§ Texto do documento:
══════════════════════════════

Selvino Heck
Faz pouco tempo. Menos de 15 anos, início do século XXI. Eram tempos de esperança.
“As iniciais do então Ministério Extraordinário de Segurança Alimentar formavam a palavra MESA. Sobre esta MESA, a Mobilização Social do Fome Zero, coordenada por Oded Grajew e por mim (Frei Betto), colocou o COPO (Conselho Operativo do Fone Zero), o PRATO (Programa de Ação Todos pela Fome Zero), o SAL (Agentes de Segurança Alimentar) e o TALHER. TALHER é um instrumento de alimentação. Para o Programa, não só alimentação física, mas também mental e espiritual. O Fome Zero não quer saciar apenas a fome de pão, mas também a de beleza: promover a educação cidadã dos beneficiados. A equipe conhecida por TALHER prepara monitores que capacitam quem participa de Comitês Gestores, COPOS ou atua como SAL. E ajuda a multiplicar muitos TALHERES Brasil afora”. (Frei Betto, A fome como questão política, In ‘Fome Zero, Textos fundamentais’, Ed. Garamond, 2004, pp. 26-27).
Ivo Poletto, da primeira equipe de educadores e educadoras do TALHER, escreveu: “Educação cidadã é um amplo processo de descoberta do sentido ético e do sentido político do Programa Fome Zero, a ser realizado com pessoas, movimentos e entidades que trabalham com educação popular. Tem como missão reforçar a mobilização cidadã dos excluídos e excluídas. Essa mobilização visa à conquista das transformações estruturais – reforma agrária, geração de emprego com salário adequado, apoio à geração de trabalhos e serviços que gerem renda, reforma urbana, etc. -, necessárias para que sejam geradas oportunidades para que todas as pessoas e famílias garantam sua segurança alimentar e nutricional com autonomia” (Educação cidadã multiplicadora: O que é?, op. cit).
O presidente Lula disse, quando do lançamento do Programa Fome Zero, em 2003: “Se eu conseguir que todos os brasileiros e todas as brasileiras possam tomar café da manhã, almoçar e jantar, já terei cumprido a missão da minha vida.”
Fui reler, em tempos de aposentadoria militante e tempos bicudos, meus guardados. Achei uma publicação de 2011, ‘PÉ DENTRO, PÉ FORA NA CIRANDA DO PODER POPULAR’ (RECID, Instituto Paulo Freire, Secretaria de Direitos Humanos), contando a história da Rede de Educação Cidadã (RECID) de 2003 a 2010, durante os dois governos Lula Presidente, e onde estão os parágrafos acima transcritos de Frei Betto e Ivo Poletto. A primeira parte da publicação – ‘RECID (2003-2010) entre a Realidade e a Utopia’-, abre com uma citação de Paulo Freire: “Todo amanhã implica, necessariamente, o sonho e utopia.”

══════════════════════════════

§ Extrato de dados:
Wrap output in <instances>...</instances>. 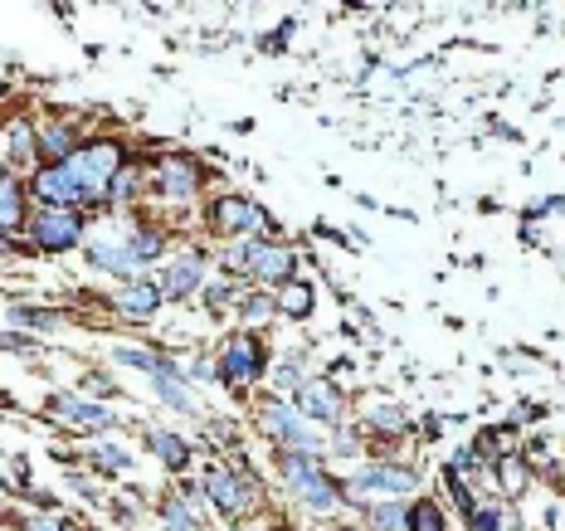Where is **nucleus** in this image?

══════════════════════════════

§ Enunciados das tarefas:
[1] Enumere as siglas que, segundo o texto sobre o Programa Fome Zero, a Mobilização Social do Fome Zero colocou sobre a MESA.
[2] Repita, sem alterações, o trecho do texto sobre o Programa Fome Zero começando por "Ivo Poletto, da" e seguindo até "é?, op. cit).".
A listagem provém de outra fonte, sem relação com o texto sobre o Programa Fome Zero.

§ Resolução dos problemas:
[1] COPO, PRATO, SAL e TALHER.

[2]
Ivo Poletto, da primeira equipe de educadores e educadoras do TALHER, escreveu: “Educação cidadã é um amplo processo de descoberta do sentido ético e do sentido político do Programa Fome Zero, a ser realizado com pessoas, movimentos e entidades que trabalham com educação popular. Tem como missão reforçar a mobilização cidadã dos excluídos e excluídas. Essa mobilização visa à conquista das transformações estruturais – reforma agrária, geração de emprego com salário adequado, apoio à geração de trabalhos e serviços que gerem renda, reforma urbana, etc. -, necessárias para que sejam geradas oportunidades para que todas as pessoas e famílias garantam sua segurança alimentar e nutricional com autonomia” (Educação cidadã multiplicadora: O que é?, op. cit).